Por Carola Chávez.
Hace unos años vi en la tele a una señora furiosa romper un paquete de arroz en la cara de Eduardo Samán, quien la estaba protegiendo de un comerciante especulador. Poco antes había visto a padres y madres conspirando contra ellos mismos, haciendo reuniones clandestinas en los los colegios privados para aprobar aumentos de matrícula que, patrióticamente, duplicarían el permitido por el Ministerio de educación.
Los vi apoyar un paro que intentaba hundir al país, su país, como si ellos estuvieran exentos de sufrir las consecuencias del naufragio. Los vi celebrar un golpe de estado que pretendió desconocer la voluntad popular en nombre de la voluntad de la sociedad civil.
La sociedad civil, una denominación sacada de laboratorios comunicacionales que pretende diferenciar al pueblo: masa mugrosa, bruta, floja, fea; de la gente pensante, productiva, fina, educada, linda… gente de calidad de exportación, dirían las mentecillas colonizadas.
Buena parte de esta sociedad civil, que la historia se encargará de estudiar, tal vez, como víctimas del peor caso masivo de síndrome de Estocolmo, está compuesta por descendientes directos y recientes del pueblo que cultivan con angustia una amnesia autoinducida, que borra abuelos negros, papás obreros, mamás trabajadoras, esfuerzos colectivos de familias extendidas, la sopa aguada que alcanza para todos, la solidaridad necesaria de los pobres para que el muchacho sea doctor…
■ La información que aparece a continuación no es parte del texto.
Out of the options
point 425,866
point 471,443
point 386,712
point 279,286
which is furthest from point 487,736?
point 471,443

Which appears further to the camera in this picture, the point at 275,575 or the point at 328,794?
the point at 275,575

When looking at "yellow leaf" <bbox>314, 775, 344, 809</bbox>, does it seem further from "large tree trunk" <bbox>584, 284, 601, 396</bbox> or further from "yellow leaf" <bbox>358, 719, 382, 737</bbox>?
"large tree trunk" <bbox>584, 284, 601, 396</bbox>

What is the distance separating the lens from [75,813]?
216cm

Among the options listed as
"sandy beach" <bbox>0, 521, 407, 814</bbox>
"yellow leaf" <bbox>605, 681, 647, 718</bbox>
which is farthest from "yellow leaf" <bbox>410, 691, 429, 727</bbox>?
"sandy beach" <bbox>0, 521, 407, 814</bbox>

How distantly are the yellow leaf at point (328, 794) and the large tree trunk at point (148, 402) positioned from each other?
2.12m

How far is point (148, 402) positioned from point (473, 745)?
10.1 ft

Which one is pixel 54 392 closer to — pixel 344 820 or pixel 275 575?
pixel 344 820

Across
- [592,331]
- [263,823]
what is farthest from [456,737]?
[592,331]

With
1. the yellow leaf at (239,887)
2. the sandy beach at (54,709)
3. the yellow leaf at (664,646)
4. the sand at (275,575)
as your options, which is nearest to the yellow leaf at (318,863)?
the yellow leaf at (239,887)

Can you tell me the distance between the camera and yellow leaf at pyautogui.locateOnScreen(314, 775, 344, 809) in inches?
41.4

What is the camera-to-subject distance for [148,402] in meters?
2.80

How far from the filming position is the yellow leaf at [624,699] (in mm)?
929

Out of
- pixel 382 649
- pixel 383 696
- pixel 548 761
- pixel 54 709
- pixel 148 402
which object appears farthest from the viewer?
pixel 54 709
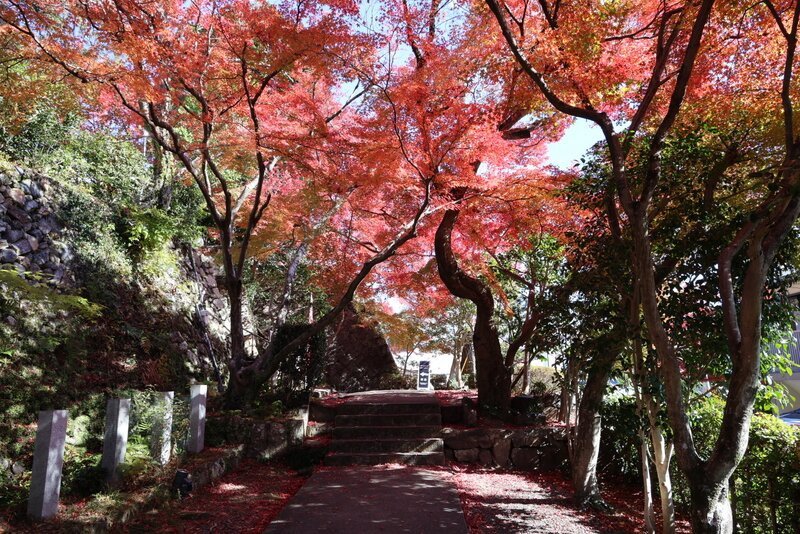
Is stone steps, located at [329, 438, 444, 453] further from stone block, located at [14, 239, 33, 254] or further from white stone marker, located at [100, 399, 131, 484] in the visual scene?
stone block, located at [14, 239, 33, 254]

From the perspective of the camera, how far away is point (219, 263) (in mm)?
13852

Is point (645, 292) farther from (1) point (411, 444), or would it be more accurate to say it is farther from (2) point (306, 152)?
(2) point (306, 152)

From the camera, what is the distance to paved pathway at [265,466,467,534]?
4922 millimetres

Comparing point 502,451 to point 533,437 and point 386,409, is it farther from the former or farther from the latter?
point 386,409

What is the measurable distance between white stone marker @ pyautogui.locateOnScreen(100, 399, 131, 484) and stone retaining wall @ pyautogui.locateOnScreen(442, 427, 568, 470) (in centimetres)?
478

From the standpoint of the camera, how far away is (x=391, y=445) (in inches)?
318

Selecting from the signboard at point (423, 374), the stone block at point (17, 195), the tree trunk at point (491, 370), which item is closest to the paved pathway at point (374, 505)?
the tree trunk at point (491, 370)

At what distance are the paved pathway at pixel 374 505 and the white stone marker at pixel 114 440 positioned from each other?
5.36 ft

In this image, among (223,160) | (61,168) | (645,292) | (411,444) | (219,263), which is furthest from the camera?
(219,263)

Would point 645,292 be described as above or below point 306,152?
below

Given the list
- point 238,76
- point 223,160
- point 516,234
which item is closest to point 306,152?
point 238,76

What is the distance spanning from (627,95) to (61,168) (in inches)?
356

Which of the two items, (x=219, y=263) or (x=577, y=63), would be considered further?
(x=219, y=263)

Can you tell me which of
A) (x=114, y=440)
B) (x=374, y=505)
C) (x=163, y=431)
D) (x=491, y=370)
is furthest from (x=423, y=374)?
(x=114, y=440)
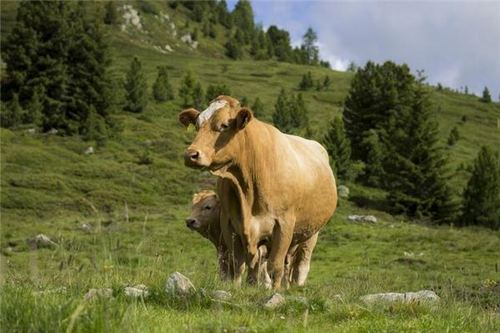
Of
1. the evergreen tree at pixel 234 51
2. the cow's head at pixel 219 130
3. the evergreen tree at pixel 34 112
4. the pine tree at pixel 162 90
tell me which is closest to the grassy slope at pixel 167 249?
the cow's head at pixel 219 130

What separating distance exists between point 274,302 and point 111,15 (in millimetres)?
132946

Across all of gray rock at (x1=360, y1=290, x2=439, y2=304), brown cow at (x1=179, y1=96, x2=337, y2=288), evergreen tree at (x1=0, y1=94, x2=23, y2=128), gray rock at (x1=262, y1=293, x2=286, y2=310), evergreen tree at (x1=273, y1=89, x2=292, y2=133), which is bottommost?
evergreen tree at (x1=0, y1=94, x2=23, y2=128)

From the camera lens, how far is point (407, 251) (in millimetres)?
26562

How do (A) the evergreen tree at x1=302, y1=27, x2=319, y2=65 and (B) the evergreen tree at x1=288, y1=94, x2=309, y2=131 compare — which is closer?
(B) the evergreen tree at x1=288, y1=94, x2=309, y2=131

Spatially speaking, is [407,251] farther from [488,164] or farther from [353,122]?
[353,122]

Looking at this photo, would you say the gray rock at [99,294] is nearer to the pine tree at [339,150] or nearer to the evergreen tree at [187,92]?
the pine tree at [339,150]

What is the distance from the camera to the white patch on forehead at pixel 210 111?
7.75 m

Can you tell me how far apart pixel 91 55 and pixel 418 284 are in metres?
48.8

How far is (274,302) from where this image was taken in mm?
6383

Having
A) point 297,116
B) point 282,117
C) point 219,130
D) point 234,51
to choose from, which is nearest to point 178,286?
point 219,130

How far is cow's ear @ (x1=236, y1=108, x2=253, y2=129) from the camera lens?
7723 millimetres

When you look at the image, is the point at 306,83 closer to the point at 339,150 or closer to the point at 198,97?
the point at 198,97

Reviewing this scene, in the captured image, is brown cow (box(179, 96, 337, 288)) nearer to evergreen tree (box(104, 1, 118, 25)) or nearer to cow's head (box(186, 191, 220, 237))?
cow's head (box(186, 191, 220, 237))

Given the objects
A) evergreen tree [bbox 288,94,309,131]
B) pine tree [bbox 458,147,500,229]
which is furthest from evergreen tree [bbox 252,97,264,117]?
pine tree [bbox 458,147,500,229]
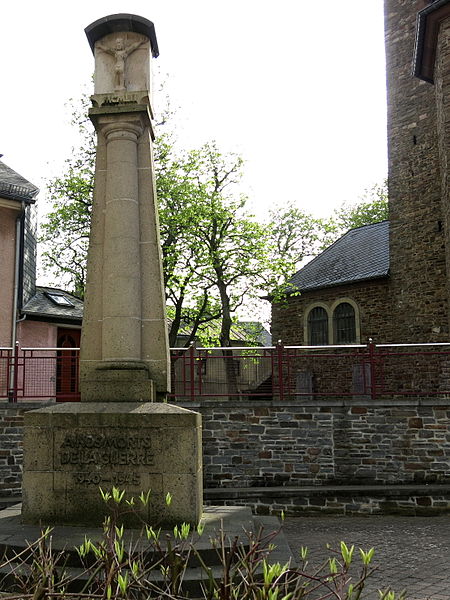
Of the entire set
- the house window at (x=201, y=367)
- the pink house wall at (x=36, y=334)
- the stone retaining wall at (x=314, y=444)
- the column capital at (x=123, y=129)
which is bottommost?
the stone retaining wall at (x=314, y=444)

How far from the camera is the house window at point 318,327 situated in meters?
21.8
Pero algo pasa en el camino y, diploma en mano, el doctor abraza el individualismo y adjudica toda la gloria a su propio esfuerzo, y la palabra esfuerzo adquiere nuevas dimensiones, entonces si su suegro le regala un apartamento eso también será fruto del esfuerzo del doctor.
Convertidos es fervorosos militantes del darwinismo social, resienten a los pobres y les achacan la responsabilidad de su pobreza ignorando, anestésicamente, todo un sistema de explotación del cual ellos mismos son víctimas, aunque su arrogancia Master Card no les permita verlo.
Tropezando de nuevo con la misma piedra, hoy apoyan la estafa inmobiliaria reincidiendo en la torpeza de colocar al capital por encima de los intereses del pueblo, porque ellos no son pueblo, son sociedad civil.
Alimentan su indolencia con sobredosis de revistas y programas de tele por cable que los pasean por mansiones absurdas con quince baños con pocetas de oro, y yates gigantes con alfombras de pieles de animales en peligro de extinción, y perritos mimados con lazos azules que comen mejor que los nueve millones de niños que mueren de hambre cada año; que ojos que no ven corazón que no siente, Baby; cambia de canal y ponme mi poceta de oro: el sueño, la promesa imposible, la razón de la ceguera, de la rabia y la locura.